Esa prohibición, sin embargo,  duró tan poco como la revolución de octubre. A los tres años defenestraron a los adecos – quienes alcanzaron niveles de sectarismo nunca antes vistos, si se le hace caso al historiador citado antes – mediante otro golpe de estado, y comenzó la era dictatorial. Presumo que con ella volvió a hacerse presente el whisky en las bandejas que portaban los mesoneros que aplacaban la sed de los invitados a las fiestas de prosapia. El período dictatorial – primero junta de gobierno, después Pérez Jiménez en «solo» – duró escasos diez años, tras los cuales se instauró el pacto de Punto Fijo y los tomadores de whisky pasaron a ser, quién lo diría, los adecos, quienes según las malas lenguas impusieron el estilacho de remover los hielos que navegan en el wihisky con el dedo índice.


En la década de los 70 se puso de moda el whisky Swing, que venía en una botella que presentaba una peculiaridad: gracias a su base, ligeramente cóncava, se balanceaba, y de allí su nombre.

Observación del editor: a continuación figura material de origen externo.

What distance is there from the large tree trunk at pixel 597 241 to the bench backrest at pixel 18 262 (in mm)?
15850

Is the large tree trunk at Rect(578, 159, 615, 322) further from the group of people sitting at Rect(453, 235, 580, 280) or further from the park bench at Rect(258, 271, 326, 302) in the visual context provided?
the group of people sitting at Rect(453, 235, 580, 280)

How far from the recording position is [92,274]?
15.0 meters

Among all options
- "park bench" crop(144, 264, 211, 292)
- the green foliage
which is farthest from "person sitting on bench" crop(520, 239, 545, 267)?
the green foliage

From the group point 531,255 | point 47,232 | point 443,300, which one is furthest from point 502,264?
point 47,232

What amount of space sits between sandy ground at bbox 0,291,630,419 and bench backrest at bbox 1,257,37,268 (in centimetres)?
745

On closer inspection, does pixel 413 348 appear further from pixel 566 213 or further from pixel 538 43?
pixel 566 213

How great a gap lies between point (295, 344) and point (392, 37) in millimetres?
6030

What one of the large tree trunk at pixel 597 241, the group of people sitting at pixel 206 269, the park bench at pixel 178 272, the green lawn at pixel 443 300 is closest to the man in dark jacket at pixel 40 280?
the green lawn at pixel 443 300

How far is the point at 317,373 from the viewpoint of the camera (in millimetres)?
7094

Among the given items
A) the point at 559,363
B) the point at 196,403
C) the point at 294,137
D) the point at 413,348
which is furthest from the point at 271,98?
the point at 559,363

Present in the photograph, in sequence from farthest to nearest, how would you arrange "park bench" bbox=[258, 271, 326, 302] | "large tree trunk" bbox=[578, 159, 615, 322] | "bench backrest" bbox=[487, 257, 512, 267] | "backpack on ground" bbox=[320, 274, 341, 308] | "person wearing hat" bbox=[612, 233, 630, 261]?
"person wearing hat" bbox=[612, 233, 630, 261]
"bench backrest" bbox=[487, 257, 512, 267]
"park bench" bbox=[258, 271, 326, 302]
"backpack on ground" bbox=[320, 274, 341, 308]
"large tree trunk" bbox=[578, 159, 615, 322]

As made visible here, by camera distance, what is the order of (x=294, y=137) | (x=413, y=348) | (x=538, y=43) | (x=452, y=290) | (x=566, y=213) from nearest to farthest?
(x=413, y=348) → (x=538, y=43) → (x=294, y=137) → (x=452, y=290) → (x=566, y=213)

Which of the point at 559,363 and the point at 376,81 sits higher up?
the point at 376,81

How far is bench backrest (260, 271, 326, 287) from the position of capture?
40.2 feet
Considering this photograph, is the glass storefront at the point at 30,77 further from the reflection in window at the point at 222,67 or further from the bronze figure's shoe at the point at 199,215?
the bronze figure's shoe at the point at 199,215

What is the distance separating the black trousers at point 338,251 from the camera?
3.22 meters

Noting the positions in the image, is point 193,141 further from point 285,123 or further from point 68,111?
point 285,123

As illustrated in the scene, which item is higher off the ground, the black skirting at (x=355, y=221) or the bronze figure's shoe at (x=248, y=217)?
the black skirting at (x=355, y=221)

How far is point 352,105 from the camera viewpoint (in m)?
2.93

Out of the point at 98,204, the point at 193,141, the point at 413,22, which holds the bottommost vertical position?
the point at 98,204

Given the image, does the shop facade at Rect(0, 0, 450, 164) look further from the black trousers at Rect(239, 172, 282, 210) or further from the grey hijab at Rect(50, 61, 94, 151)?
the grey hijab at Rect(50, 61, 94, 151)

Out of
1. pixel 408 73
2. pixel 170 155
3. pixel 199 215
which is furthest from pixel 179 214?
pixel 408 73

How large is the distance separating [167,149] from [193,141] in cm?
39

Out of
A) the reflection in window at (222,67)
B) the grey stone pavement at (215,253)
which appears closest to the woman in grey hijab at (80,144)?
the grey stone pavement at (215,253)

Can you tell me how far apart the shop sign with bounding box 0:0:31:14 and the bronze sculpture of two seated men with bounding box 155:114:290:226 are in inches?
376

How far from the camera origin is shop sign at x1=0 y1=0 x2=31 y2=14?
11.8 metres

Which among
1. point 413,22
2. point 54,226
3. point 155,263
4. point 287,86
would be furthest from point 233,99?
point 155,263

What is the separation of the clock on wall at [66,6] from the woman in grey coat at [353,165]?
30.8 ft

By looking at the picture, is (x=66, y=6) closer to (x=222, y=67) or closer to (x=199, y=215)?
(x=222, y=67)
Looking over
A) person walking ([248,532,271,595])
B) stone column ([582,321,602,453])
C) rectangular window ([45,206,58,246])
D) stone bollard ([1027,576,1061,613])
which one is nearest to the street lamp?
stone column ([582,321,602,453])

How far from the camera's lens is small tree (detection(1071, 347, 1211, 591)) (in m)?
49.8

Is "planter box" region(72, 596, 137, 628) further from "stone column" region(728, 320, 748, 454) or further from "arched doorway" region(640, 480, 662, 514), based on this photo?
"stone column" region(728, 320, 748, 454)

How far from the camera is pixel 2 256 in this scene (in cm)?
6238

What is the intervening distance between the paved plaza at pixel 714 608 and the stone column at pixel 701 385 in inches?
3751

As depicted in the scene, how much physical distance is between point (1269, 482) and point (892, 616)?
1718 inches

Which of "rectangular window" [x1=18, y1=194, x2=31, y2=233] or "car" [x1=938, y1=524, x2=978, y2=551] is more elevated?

Uno de los lugares en donde más se vendía era en los almacenes militares, el IPSFA. En teoría esos almacenes estaban destinados para que hicieran su compras los miembros de las Fuerzas Armadas de entonces; en la práctica cualquier hijo de vecino que conociera a un militar conseguía su pase de cortesía, y con él el derecho a comprar a precios de ensueño la mercancía más variada e importada que se podía conseguir en la ciudad. La botella de Swing no tenía el pico regulador: esta circunstancia era aprovechada por mucha gente que, una vez vacía, la rellenaba con cualquier whisky barato y la ofrececía a las visitas circunstanciales como si fuera auténtico Swing. Vale decir que, casi siempre, los convidados no sabían distinguir entre el real y el impostor, y se deshacían en elogios hacia la calidad y suavidad de lo que estaban tomando. Claro, tal vez el ratón del día siguiente les daba pistas sobre el engaño al cual habían sido sometidos. 


Las cosas siguieron más o menos igual hasta la campanada de 1983, el viernes negro. Adiós al whisky barato: ahora no teníamos el 4,30 para subvencionar la bebida, y tuvimos, los menos afortunados, que bajar de nivel, y empezar a buscar opciones más económicas. Empezamos a no hacerle ascos a marcas tales como White Horse, Deward’s o Grant’s. Dejábamos los 12 años para ocasiones importantes como matrimonios o fines de año.


A medida que pasaba el tiempo disminuían también las pretensiones etílicas, y fuimos reduciendo paulatinamente la calidad de nuestras bebidas espirituosas. Pasamos por caracazos, golpes de estado, inflaciones desmesuradas, y bajamos de los 8 años a los 6, 5, 4, y quien sabe si menos. Por supuesto que las élites no, a ellas nunca les faltó el acceso a las bebidas de mayor calidad. Pero la clase media tuvo que irse resignando. Con la llegada al poder del chavismo pasó algo parecido a lo del golpe de los adecos en octubre del 45, en cuanto al sectarismo. Pero estos sí no se pusieron cómicos en lo que a la ingesta alcohólica se refiere, por lo que se puede apreciar en las fotos que se filtran a las redes sociales. Cualquier fiestica de medio pelo – un quince años, una graduación – cuenta con la agradable presencia de los camaradas Juancito el caminante, el viejo Parra o el bucanero, en sus versiones mayores de edad. 


¿Pero, y nosotros, la clase media? Bueno, ahora estamos más o menos así: vamos rumbo al desastre pero tratamos de mantener una imagen de bienestar, siguiendo la estrategia del avestruz. Como el anfitrión tramposo del cuento de la botella de Swing, aparentamos estar mejor de lo que estamos en la realidad, tal vez como mecanismo de autodefensa o autoengaño. Somos whisky puyao en botella cara. Lo malo es que hasta el whisky malo se está acabando, y vamos a tener que rellenar la botella de Swing con aguardiente San Tomé coloreado con caramelo.